Search the listing below for the string "white", then copy every line it appears in.

EXTRACTED ENTRIES ::

------------------------------------------------

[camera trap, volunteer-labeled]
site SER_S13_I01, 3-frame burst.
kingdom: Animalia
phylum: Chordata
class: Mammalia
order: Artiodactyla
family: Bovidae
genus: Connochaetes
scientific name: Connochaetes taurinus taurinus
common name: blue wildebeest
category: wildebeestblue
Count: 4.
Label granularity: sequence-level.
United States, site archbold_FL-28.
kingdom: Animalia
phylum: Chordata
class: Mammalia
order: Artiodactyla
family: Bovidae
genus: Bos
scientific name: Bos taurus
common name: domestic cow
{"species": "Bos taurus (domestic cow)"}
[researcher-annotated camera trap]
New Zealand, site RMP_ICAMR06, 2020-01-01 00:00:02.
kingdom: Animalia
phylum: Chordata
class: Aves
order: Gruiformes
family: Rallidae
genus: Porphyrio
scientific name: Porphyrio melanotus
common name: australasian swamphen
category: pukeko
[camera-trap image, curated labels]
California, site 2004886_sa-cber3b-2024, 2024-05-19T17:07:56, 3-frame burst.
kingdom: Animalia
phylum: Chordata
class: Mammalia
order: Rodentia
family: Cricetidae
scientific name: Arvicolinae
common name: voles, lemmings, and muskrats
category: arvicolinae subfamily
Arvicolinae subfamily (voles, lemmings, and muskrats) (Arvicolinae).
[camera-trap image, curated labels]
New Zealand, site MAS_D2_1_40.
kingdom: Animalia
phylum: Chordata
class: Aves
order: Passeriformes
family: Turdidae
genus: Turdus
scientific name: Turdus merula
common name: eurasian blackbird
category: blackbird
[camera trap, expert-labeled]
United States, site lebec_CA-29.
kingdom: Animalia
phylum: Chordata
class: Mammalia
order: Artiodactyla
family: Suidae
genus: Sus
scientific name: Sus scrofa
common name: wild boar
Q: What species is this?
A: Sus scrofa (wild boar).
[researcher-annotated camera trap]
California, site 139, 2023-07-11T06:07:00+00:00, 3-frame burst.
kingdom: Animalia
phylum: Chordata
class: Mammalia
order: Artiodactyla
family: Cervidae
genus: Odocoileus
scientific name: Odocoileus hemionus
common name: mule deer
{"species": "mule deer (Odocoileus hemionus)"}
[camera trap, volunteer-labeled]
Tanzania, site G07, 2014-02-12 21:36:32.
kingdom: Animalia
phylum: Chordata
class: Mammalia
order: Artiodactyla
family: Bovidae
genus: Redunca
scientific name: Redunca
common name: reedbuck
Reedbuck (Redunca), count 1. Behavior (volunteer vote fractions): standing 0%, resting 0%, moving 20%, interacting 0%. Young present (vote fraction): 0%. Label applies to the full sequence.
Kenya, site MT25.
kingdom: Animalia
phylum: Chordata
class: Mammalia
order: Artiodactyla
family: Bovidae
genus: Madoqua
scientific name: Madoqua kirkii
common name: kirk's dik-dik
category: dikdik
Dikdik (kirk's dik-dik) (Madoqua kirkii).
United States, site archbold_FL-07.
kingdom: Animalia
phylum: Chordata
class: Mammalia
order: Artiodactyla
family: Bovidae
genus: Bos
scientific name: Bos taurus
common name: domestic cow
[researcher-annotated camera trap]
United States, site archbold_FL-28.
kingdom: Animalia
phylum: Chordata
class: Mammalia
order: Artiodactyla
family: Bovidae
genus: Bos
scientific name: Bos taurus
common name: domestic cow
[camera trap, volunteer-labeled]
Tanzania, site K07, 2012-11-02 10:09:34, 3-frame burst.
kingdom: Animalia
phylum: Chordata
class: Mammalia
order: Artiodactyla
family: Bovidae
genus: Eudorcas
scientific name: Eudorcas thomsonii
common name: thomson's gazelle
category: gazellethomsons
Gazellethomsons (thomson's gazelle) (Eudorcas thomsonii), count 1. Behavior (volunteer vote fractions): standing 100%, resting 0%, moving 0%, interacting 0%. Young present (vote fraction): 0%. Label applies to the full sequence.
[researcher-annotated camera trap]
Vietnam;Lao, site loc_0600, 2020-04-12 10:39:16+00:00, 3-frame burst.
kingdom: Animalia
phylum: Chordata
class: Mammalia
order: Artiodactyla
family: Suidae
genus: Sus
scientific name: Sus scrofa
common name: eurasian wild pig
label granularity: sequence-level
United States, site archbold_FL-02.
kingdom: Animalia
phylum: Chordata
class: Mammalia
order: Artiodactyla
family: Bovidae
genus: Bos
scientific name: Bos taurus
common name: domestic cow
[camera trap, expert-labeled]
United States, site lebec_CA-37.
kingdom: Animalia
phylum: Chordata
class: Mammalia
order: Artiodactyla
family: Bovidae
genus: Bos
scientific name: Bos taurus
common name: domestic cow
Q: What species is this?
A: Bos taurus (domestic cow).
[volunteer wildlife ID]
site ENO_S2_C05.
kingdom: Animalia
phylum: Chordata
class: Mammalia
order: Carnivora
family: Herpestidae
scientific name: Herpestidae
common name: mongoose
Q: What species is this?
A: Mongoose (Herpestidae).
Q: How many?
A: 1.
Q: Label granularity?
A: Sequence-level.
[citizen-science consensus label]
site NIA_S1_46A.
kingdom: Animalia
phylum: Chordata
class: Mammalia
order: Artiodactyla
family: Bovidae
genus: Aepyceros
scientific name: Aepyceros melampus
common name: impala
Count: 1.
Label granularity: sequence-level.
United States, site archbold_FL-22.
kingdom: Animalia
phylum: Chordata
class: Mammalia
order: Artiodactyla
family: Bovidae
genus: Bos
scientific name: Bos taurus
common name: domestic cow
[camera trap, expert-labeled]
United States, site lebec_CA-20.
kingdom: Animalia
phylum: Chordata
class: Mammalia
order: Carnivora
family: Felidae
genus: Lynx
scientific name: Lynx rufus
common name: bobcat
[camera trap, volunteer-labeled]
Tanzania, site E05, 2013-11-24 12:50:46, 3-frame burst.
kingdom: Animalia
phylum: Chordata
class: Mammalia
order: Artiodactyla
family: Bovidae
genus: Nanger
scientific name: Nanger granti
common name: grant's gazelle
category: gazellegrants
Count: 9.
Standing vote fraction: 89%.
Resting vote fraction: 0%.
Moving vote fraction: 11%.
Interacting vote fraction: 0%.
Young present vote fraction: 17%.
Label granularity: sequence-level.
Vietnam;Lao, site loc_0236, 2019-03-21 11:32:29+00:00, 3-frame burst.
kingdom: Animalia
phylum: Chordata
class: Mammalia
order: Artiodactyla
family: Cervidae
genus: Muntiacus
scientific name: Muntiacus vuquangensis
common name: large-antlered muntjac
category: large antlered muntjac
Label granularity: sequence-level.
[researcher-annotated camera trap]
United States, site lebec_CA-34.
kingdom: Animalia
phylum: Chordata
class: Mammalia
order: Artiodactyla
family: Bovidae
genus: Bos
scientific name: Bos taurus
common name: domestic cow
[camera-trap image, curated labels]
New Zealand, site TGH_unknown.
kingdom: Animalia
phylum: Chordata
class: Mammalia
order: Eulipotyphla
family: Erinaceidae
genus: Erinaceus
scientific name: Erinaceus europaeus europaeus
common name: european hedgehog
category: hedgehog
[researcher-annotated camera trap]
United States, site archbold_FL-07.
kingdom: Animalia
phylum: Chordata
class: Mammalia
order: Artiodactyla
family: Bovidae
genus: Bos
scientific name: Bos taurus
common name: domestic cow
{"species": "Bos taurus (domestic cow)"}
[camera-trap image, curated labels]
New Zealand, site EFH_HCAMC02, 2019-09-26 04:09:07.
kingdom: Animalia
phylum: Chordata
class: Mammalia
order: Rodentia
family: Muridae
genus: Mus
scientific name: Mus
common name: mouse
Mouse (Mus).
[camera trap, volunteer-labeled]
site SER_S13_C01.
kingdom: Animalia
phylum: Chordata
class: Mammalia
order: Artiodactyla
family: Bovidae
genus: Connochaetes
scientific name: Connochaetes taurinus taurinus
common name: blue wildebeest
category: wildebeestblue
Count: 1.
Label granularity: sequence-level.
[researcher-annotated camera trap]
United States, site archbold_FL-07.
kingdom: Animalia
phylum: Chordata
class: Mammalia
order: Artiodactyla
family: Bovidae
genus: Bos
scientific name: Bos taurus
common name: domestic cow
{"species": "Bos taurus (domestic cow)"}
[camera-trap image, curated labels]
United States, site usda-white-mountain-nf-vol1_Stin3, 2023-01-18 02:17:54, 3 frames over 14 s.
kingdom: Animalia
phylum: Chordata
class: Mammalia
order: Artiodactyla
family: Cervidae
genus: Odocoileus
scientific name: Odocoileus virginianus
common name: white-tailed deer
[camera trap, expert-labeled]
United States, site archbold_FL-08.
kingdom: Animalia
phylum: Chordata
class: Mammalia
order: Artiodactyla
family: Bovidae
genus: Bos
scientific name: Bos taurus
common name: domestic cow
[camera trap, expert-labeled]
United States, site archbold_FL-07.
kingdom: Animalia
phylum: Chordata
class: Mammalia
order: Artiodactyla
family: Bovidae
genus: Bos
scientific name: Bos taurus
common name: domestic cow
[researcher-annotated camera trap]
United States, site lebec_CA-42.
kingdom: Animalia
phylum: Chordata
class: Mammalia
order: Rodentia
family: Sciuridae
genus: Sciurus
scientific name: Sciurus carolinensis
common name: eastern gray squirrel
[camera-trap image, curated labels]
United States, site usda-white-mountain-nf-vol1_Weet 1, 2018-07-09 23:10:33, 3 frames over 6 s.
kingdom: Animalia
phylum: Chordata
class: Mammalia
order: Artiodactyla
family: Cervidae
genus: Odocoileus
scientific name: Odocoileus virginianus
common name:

------------------------------------------------

RESULT OF THIS TASK ::
United States, site usda-white-mountain-nf-vol1_Stin3, 2023-01-18 02:17:54, 3 frames over 14 s.
common name: white-tailed deer
United States, site usda-white-mountain-nf-vol1_Weet 1, 2018-07-09 23:10:33, 3 frames over 6 s.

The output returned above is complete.